On Thu, 15 Aug 2002, Randy Kramer wrote:
> I'm getting close on my email server (using fetchmail, postfix,
> procmail, ipopd (and maybe later imapd) -- in fact, if you see this it
> came from my Windows box via the Linux email server. ;-)
>
> But, I have some bugs to work out yet, and some questions:
>
> Questions:
>
> 1. Anybody know a good way to detect that a network link is active?
> Background:
>
> My connection to the Internet is via a dial up on another box (Dos, as a
> matter of fact.) I would like to set up a cron job (and script) to do
> something like the following:
> * Confirm the connection to my ISP is up (ping him, check for
> success?)
> * If no: wake it up (ping it), and after so many tries, quit and give
> a message somewhere (and if it wakes up, proceed to the if yes)
> * If yes:
> * Run fetchmail to get mail
> * Run sendmail -q to kick the queue and send any outgoing mail
> (I've set defer_transports=SMTP)
>
> The reason I want to make sure the link is up before I kick the queue is
> so that the "exponential backoff" doesn't go into effect and result in
> outgoing messages sitting in the server for long periods of time (or
> even getting "failure to deliver" "bounces" from my own server).
>
> Is that an unrealistic concern? Is there a better way to deal with it?
>
> Randy Kramer
>
> Aside: For a while, every time someone mentioned "ifup" it sounded like
> just what I needed.

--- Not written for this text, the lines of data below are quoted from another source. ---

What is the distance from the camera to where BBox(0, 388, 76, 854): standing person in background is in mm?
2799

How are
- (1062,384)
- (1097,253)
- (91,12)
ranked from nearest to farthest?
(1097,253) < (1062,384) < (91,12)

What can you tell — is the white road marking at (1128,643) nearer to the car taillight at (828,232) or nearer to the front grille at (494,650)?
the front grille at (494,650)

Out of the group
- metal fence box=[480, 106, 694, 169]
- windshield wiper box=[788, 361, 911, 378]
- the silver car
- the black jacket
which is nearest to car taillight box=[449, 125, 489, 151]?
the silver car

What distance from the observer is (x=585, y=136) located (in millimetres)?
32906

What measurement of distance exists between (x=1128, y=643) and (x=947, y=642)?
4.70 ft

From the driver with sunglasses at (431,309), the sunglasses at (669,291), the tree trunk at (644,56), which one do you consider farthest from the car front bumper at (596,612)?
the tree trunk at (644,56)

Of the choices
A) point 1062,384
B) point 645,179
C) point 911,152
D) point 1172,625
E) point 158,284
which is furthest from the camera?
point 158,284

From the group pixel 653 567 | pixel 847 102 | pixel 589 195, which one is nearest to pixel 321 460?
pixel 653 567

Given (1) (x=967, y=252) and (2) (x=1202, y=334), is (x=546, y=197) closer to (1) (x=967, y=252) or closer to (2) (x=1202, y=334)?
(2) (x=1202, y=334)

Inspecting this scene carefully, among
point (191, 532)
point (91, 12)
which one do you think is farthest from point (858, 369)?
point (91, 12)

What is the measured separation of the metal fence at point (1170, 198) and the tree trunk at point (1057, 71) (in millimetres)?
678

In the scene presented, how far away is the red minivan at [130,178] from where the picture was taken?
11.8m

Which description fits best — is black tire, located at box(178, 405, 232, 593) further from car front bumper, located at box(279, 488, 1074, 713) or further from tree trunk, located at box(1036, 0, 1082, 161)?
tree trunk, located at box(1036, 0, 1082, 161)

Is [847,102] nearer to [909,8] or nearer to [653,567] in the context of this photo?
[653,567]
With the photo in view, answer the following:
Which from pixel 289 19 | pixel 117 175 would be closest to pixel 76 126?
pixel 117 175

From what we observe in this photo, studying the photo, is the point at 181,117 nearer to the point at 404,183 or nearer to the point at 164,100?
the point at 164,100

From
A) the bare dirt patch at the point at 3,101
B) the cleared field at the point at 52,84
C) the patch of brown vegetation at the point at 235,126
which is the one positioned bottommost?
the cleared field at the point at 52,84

I now realize that it is a command (bring the
> interface up) rather than a test (if the interface is up, do ...)
Hi Randy,
What if you just did something like this.
1) ping ISP...
a) if icmp echo request == 'yes'
then
do the mail thing
else
run "ifup" command kick mailque
fi
what-cha think?
--
daRmaTTeR
Reg. Linux User #186492
"Stupidity has no moral high ground...it can't see that high!"